START Selection

# Mudhole MHX Blanks



## boatless42 (Aug 3, 2011)

Lets try this again I posted this question in the wrong Forum and cannot figure out how to move it.(Us old guys from Maine are not use to PC's, still using homing pigeons to send messages) Question Looking for a couple winter projects, in between shoveling snow.Has anyone built a surf rod on the new MHX blanks.Any info will be greatly appreciated,they seem to be a lot cheaper than other blanks,but are they worth putting a set of guides on.


----------



## sunburntspike (Oct 4, 2010)

i haven't built on the new surf series,but i have built numerous jigging(blufish)and sea trout rods and they are really nice to build on.i usually start with the kit and then add the necessary components to finish the build,just because the kits are so inexpensive.i would expect the surf series to be of the same quality,just wish they offered a true 10'-1 piece


----------



## bronzbck1 (Jun 13, 2007)

I have a sting silver rod ATX blank for throwing 2oz and it has thrown right with the Wheels reels 1023 for 4 years now. No difference except about 200 bucks, Love it!


----------



## sunburntspike (Oct 4, 2010)

sorry bronzbck1,the atx,while being a quality blank aint a mhx


----------



## dawgfsh (Mar 1, 2005)

I've got 4 MHX bass rods and will build a 5th this year. There great blanks


----------



## N topsail fisher (Feb 13, 2005)

I will second sunburnt. The spin/jig, mag bass and light saltwater blanks are great. I have built on them for myself and friends, we've all been very pleased. They are tough too.


----------



## Sandcrab (Mar 20, 2002)

Anyone built one of their fly rods? Looking at a 9', 2 wt, 2 piece rod for under $100...

Thanks

Sandcrab


----------



## sunburntspike (Oct 4, 2010)

actually Sandcrab,i was thinking of building on their new 9' 1 pc.10#,should make one hell of a trout slinger for the surf,just havent gotten the time yet,probably be a build i do after the charter boat rods come in this winter


----------



## Sandcrab (Mar 20, 2002)

sunburntspike said:


> actually Sandcrab,i was thinking of building on their new 9' 1 pc.10#,should make one hell of a trout slinger for the surf,just havent gotten the time yet,probably be a build i do after the charter boat rods come in this winter


SBS,

I too have a bunch of rods waiting to be built. I didn't want to start building a rod right in the middle of my move from MD to DE this Spring. Now I have 2 Lami's and a 10 1/2' Breakaway Omega waiting to be built... Guess they'll have to wait until Winter now...

Could ALWAYS use another (I only have 5) fly rod though... and a 2 wt would be the perfect panfish rod!

Sandcrab


----------

END Selection
START Material provided

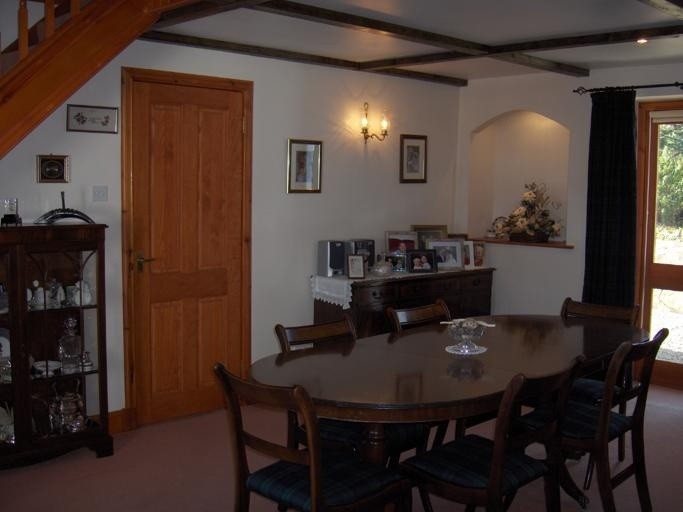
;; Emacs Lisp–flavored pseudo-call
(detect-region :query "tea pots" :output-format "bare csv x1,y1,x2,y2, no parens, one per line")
65,415,95,434
371,252,395,278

END Material provided

Answer these from the MHX blanks thread:
1. How many MHX bass rods does dawgfsh already have?
2. What weight is the 9', 2 piece fly rod Sandcrab is looking at?
3. Where did Sandcrab move from and to this Spring?

1. Four
2. 2 wt
3. From MD to DE